No American President ever travels to Europe without a bag full of so-called “deliverables” and US President Joe Biden duly arrived in Brussels on March 24-25 for NATO and EU Summits with a long list of new sanctions and related economic measures. These new US sanctions, however, were unlikely to have a major new impact on Russia’s economy because they were for the most part an expansion and deepening of similar sanctions announced in the first weeks after the Russian invasion of Ukraine began.

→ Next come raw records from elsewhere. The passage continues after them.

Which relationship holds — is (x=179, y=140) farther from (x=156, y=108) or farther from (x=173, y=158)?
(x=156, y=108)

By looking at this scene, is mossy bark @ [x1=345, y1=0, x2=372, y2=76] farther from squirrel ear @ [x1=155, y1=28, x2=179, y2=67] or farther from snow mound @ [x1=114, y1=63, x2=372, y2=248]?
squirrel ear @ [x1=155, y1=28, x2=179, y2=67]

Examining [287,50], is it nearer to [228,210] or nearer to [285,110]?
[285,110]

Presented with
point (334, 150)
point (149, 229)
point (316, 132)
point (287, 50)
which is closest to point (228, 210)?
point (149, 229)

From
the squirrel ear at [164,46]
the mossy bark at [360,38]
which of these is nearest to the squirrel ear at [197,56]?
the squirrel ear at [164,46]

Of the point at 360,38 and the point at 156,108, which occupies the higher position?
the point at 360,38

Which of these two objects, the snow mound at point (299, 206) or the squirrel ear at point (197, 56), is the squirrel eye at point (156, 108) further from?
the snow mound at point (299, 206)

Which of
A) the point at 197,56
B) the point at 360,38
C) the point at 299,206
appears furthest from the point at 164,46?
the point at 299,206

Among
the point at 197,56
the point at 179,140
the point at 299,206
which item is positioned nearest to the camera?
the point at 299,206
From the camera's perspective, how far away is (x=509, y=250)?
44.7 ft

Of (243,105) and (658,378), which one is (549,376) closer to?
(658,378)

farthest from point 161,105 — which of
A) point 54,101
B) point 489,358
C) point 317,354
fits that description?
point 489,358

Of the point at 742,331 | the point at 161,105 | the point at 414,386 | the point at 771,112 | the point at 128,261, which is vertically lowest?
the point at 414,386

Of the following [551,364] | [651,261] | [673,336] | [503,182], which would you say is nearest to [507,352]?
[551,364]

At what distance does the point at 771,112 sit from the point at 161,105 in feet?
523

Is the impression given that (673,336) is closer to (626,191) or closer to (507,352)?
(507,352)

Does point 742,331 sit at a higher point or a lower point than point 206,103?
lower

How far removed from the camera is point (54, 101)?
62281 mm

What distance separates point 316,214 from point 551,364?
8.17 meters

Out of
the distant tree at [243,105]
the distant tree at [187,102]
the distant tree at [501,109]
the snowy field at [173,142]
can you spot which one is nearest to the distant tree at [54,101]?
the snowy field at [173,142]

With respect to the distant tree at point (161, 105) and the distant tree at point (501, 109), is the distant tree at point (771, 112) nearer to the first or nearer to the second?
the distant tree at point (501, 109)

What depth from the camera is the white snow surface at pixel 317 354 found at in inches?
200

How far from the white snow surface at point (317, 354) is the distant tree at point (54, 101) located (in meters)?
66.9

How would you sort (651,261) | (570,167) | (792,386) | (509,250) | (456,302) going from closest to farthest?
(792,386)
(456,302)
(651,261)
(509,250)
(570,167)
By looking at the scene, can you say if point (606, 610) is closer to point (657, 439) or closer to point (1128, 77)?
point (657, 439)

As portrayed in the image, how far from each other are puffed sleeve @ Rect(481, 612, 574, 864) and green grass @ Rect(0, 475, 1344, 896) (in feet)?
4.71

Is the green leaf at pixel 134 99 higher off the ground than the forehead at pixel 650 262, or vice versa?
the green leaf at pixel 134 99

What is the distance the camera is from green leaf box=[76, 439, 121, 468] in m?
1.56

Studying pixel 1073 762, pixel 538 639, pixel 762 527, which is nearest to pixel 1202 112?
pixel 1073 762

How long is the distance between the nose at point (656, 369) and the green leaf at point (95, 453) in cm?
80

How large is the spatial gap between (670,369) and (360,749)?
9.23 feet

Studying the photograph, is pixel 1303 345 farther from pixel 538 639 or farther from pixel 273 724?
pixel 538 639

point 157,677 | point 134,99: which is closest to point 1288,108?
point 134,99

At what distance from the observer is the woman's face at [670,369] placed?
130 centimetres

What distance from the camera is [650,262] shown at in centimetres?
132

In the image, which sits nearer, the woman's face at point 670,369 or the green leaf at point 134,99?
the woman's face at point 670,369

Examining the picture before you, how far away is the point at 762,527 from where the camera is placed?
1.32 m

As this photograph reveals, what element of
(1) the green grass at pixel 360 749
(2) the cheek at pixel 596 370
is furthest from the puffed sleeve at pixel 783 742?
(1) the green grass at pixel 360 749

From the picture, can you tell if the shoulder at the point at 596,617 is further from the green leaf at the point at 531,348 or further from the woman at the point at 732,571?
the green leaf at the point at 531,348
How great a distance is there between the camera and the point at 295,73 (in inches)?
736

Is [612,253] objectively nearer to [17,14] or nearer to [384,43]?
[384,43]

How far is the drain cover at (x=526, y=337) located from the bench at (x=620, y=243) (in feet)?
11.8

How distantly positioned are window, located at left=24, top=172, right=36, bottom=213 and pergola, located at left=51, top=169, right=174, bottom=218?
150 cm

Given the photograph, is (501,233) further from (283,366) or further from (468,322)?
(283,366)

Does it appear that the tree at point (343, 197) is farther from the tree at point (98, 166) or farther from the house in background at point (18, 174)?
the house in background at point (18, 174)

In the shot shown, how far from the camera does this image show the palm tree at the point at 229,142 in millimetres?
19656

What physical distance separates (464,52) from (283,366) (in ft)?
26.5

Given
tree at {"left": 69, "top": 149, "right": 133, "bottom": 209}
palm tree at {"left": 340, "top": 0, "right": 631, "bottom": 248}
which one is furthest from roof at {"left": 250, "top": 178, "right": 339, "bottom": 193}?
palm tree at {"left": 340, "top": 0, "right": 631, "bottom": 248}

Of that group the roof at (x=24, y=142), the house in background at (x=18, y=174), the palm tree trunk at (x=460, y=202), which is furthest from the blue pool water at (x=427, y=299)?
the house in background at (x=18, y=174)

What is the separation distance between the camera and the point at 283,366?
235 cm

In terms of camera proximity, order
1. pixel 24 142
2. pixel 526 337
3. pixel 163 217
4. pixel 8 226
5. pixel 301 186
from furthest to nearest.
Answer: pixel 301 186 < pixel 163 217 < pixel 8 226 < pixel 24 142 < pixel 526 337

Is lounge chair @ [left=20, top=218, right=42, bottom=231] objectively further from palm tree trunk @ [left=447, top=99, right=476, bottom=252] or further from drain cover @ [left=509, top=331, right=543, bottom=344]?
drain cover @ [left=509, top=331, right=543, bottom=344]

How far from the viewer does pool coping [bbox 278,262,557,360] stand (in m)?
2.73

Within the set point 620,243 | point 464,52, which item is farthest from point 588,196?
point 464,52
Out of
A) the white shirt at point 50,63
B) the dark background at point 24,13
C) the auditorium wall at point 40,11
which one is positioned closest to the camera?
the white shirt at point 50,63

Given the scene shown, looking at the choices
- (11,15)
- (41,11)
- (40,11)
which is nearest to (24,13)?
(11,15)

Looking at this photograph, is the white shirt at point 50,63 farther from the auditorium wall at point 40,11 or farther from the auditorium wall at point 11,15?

For the Biden trip, the US announced on March 24 that it was “designating” (asset freezes and transaction/travel bans) what it called “key enablers” of the invasion. This included dozens of Russian defense companies, 328 members of the Russian State Duma, and the head of Russia’s largest financial institution. The full list here: U.S. Treasury Sanctions Russia’s Defense-Industrial Base, the Russian Duma and Its Members, and Sberbank CEO | U.S. Department of the Treasury
On March 31, the United States designated an additional 21 entities and 13 individuals primarily involved in sanctions evasion networks to procure western technology.
Reinforcing allied unity in the face of the Russian invasion was a critical trip objective for President Biden. Accordingly, showing the world how well the US and EU were coordinating sanctions and energy strategies was at the top of the agenda for all leaders involved. Seen from this perspective the Biden Brussels stop was only partially successful since no new EU sanctions emerged.
For its part in this show of allied unity, the EU focused on energy measures instead of invoking a new round of sanctions. Both the US and EU announced a “partnership” and the establishment of a high-profile taskforce on March 25 that would work to reduce the EU’s reliance on Russian fossil fuels, but a number of European countries, including Germany, continue to remain reluctant to announce drastic measures against Russia’s energy exports for fear of exacerbating existing supply disturbances which appear to be deepening. This so-called “joint game plan” will increase US LNG deliveries to the EU by 15 billion cubic meters (bcum) this year.
In addition, both sides agreed to remove regulatory hurdles to infrastructure improvements needed on both sides of the Atlantic to enable already-strained US exporters to “surge” LNG and other deliveries to the EU and reduce a significant part of the bloc’s Russian energy dependency, but clearly not to immediately replace the entire 41% of the bloc’s gas imports which originate from Russia.
The EU had agreed earlier this year to drastically shift its energy purchases away from Russia over the long term in response to the Ukraine invasion and purchasing more US-origin LNG was a major element of that strategy, along with expanding renewable energy production at home.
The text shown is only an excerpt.